The Essential George Meredith Collection. George Meredith
"Did you make it yourself, ma'am?"
The quiet ease of the question overwhelmed Mrs. Berry and upset that train of symbolic representations by which she was seeking to make him guess the catastrophe and spare her the furnace of confession.
"I did not make it myself, Mr. Harley," she replied. "It's a bought cake, and I'm a lost woman. Little I dreamed when I had him in my arms a baby that I should some day be marrying him out of my own house! I little dreamed that! Oh, why did he come to me! Don't you remember his old nurse, when he was a baby in arms, that went away so sudden, and no fault of hers, Mr. Harley! The very mornin' after the night you got into Mr. Benson's cellar, and got so tipsy on his Madeary--I remember it as clear as yesterday!--and Mr. Benson was that angry he threatened to use the whip to you, and I helped put you to bed. I'm that very woman."

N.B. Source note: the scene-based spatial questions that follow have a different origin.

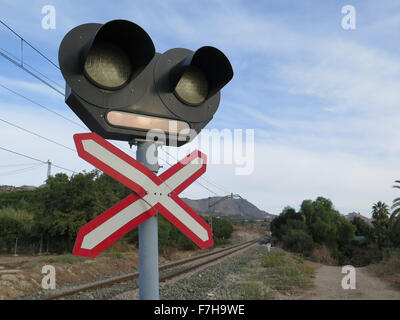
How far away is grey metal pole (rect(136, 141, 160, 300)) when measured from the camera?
55.1 inches

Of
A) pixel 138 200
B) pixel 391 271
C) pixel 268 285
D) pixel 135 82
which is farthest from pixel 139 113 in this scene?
pixel 391 271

Adrian smiled placidly at these reminiscences of his guileless youthful life.
"Well, ma'am! well?" he said. He would bring her to the furnace.
"Won't you see it all, kind sir?" Mrs. Berry appealed to him in pathetic dumb show.
Doubtless by this time Adrian did see it all, and was mentally cursing at Folly, and reckoning the immediate consequences, but he looked uninstructed, his peculiar dimple-smile was undisturbed, his comfortable full-bodied posture was the same. "Well, ma'am?" he spurred her on.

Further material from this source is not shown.